Cuando lo vimos, la reacción de Edu fue: Vámonos para otro lado, allí está Alien.
¿Y qué? No nos va a morder.
Me acerqué a él. Eduardo se había quedado con Hugo a varios metros de distancia. Haciendo una ligera inclinación de cabeza hacia ellos dije:
Hemos venido a pasear al perro.
Y sin venir a cuento Alien dijo:
No tienes por qué preocuparte tanto, lo que haya de suceder sucederá.
En realidad no me preocupo mucho. A veces tengo cargo de conciencia por no preocuparme. Creo que mi madre tiene razón cuando dice que no sé preocuparme.
Ese chico ¿cómo se llama?
Eduardo, contesté intrigado.
Alien era muy moreno de piel, lo que a alguno podía conducirle a pensar que tomaba rayos UVA y juzgarle frívolamente, pero yo que lo había visto de cerca sabía que no era así. Tanto la coleta como el tono de la piel eran los signos visibles de su poco corriente naturaleza.
Es un pastor alemán ¿verdad?
De pura raza.
El curso que diste en la Casa de la Cultura hace un año nos dejó muy impresionados.
¿Asistió tu amigo?, preguntó mirando a Eduardo. No.
Hacía ya días que había cesado de llover, sin embargo, había algo en el aire que indicaba que había llovido mucho. Daban ganas de respirar hondo. Los pinos se iban juntando y formando una sombra cada vez más alejada y compacta. Los perros se metían por ella y desaparecían durante un rato. La vereda no se podía comparar con esto, no entendía cómo los de la vereda no traían aquí a sus perros, pero la costumbre es más fuerte que el ansia de renovación.
¿Qué tiene de interesante mi amigo?
Me compadezco de él.
¿Por qué? Él no se compadece de nadie. Absolutamente de nadie.

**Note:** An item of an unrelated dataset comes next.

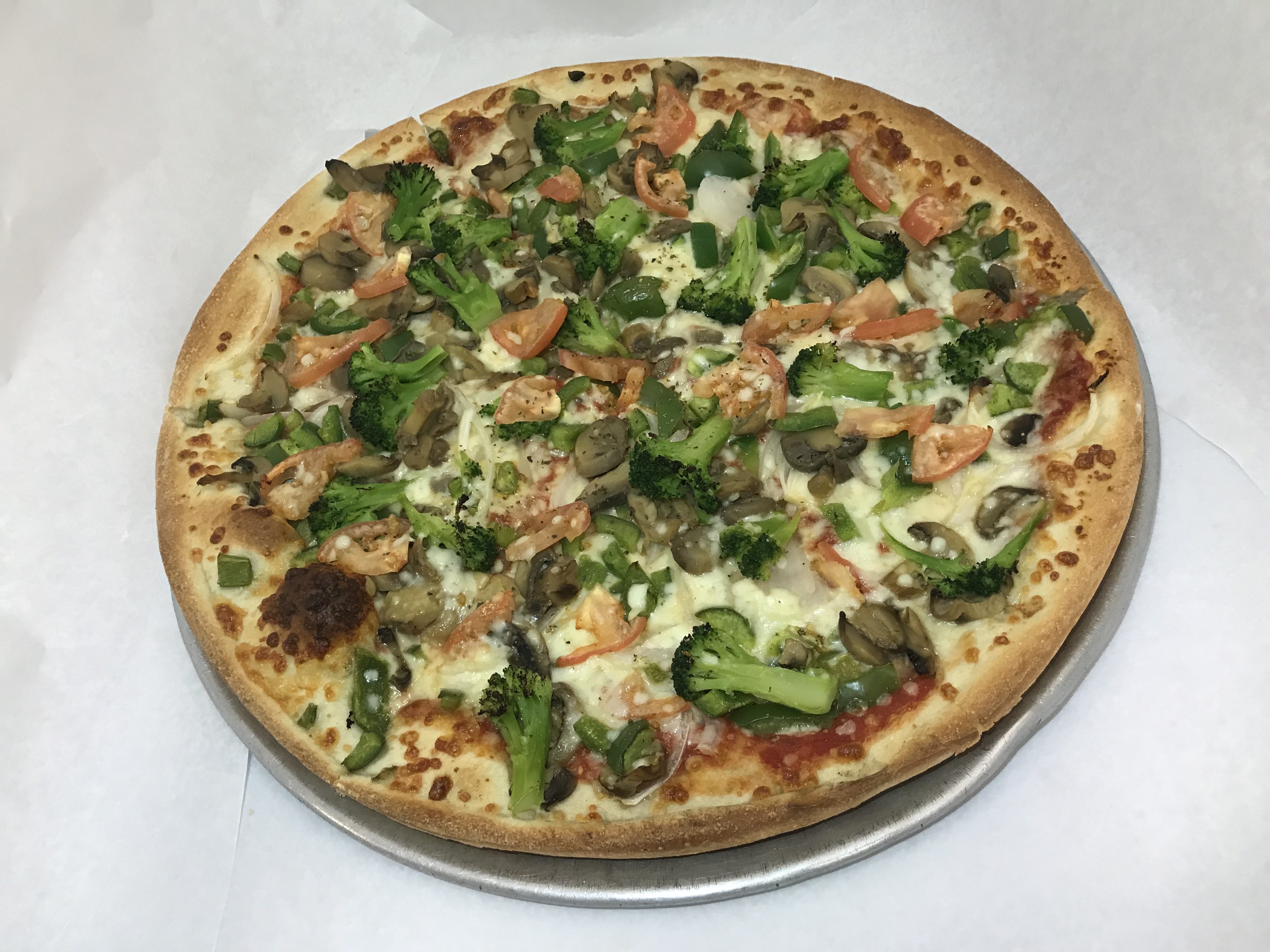 Order Veggie Pizza food online from Boston House of Pizza store, Roslindale on bringmethat.com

No tiene nada que ver lo que uno siente por los demás con lo que los demás sienten por uno. Si siempre coincidiese, vivir estaría tirado.
De inmediato pensé en Tania porque tendía a aplicarlo todo a nuestra incipiente relación. A veces sí coincide.
Sí, se puede llegar a experimentar algo semejante. ¿Qué me dices del amor?, dije.
Que en el amor hay intensidad, pero no igualdad ni semejanza de sentimientos. Se puede fantasear con experimentar las mismas sensaciones, pero ¿cómo estar seguros de que son las mismas y en el mismo grado? Por eso los amantes se someten a pruebas continuamente. Incluso el más confiado quiere saber hasta qué punto le pertenece el otro, porque se pretende que el dios creado por el amor sea nuestro esclavo. Es un infierno.
Deberías hablar de esto en el Centro Cultural.
¿Crees que existe alguien a quien le interese que le digan la verdad?
Creo que sí, dije sinceramente.
Si supiese que esa chica no te quiere y que en el fondo pasa de ti ¿te gustaría que te lo dijera?
No me importaría porque podrías equivocarte.
¿No ves? Dudarías de mí antes que afrontar la verdad.
Supuse que todo era fruto de su imaginación, él no podía saber nada de Tania. A mi edad lo normal era estar enamorado de una chica que no te hace caso.
Tu amigo no se enamorará nunca. Morirá sin saber lo que es el amor.
También yo he pensado siempre eso de Edu. Ya sabes que no soy ningún brujo, sólo tengo sentido común. Me fijo en la gente y trato de ponerme en su lugar. Entonces Edu se acercó y dijo: Estoy cansado ¿por qué no nos vamos? Alien apenas lo miró. Llamó a su perro y se dirigió a mí: ¿Crees en serio que mi conferencia interesaría?
Podría asegurar que de esta conversación arrancó la que podríamos llamar segunda época de Alien, mucho más intimista y espiritual.